This invention relates to a method of forming plastic tubing made by a blow head, which method provides internal cooling air and an exchange of the internal cooling air through a central opening in the blow head. The exterior air ring or rings mounted circumferentially around the tubing as extruded from the blow head deliver warmer air around the exterior surfaces of the tubing to establish a thermal differential for a sufficient time interval between interior and exterior surfaces of the newly-formed tubing during tube formation.
The subject method is particularly important in forming foam-film composite laminates such as from similar or dissimilar thermoplastic materials.
In the manufacture of tubing from synthetic thermoplastic material, it is well known that tubing can be cooled much more advantageously with air than with water. While water cooling in some instances is more effective, its effects are so abrupt as to result in tubing having variable wall thickness and undesirable properties. The main disadvantage of air cooling resides in its low cooling capacity.

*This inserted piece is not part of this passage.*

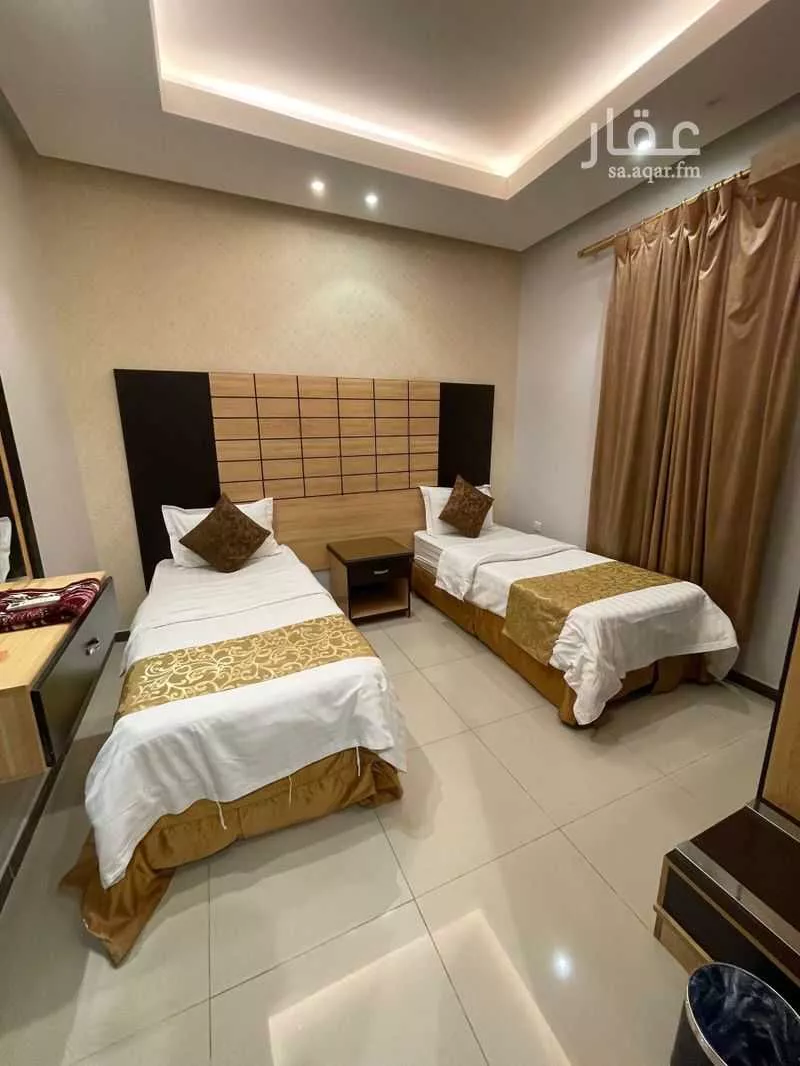 عقار 1 غرف في الخليج، الرياض 7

In the earlier forms of cooling apparatus of the type defined above, the operating methods required that the tubing be taken away from the blow head at relatively slow speed so that only relatively low cooling capacity has been required. In some forms of apparatus, it was not possible to increase the cooling capacity by circulation of the cooling air at a higher rate because such increase in cooling capacity by increasing the air delivery rates resulted in certain disadvantages. These included constriction of the neck of the tube by the air jet effect, or uncontrollable fluttering or vibration of the tubing when still in a plastic state, resulting in non-uniform wall thicknesses.
Increasing the cooling capacity by combining the external cooling of the tubing with simultaneous internal cooling has been achieved by air coolers which are inserted into the blown tubing and are provided with a blower for circulating the enclosed air within the tube to increase the cooling capacity; however, such methods have resulted in the condensation of evaporated constituents of certain molten materials. Various forms of apparatus have been disclosed which provide internal cooling of the tubing with a surge of air through a large central opening of a laterally-fed blow head. Various types of apparatus to achieve internal cooling has been disclosed in U.S. Pat. Nos. 3,898,028, 3,930,768, 3,966,377, 4,019,843, and 3,709,290.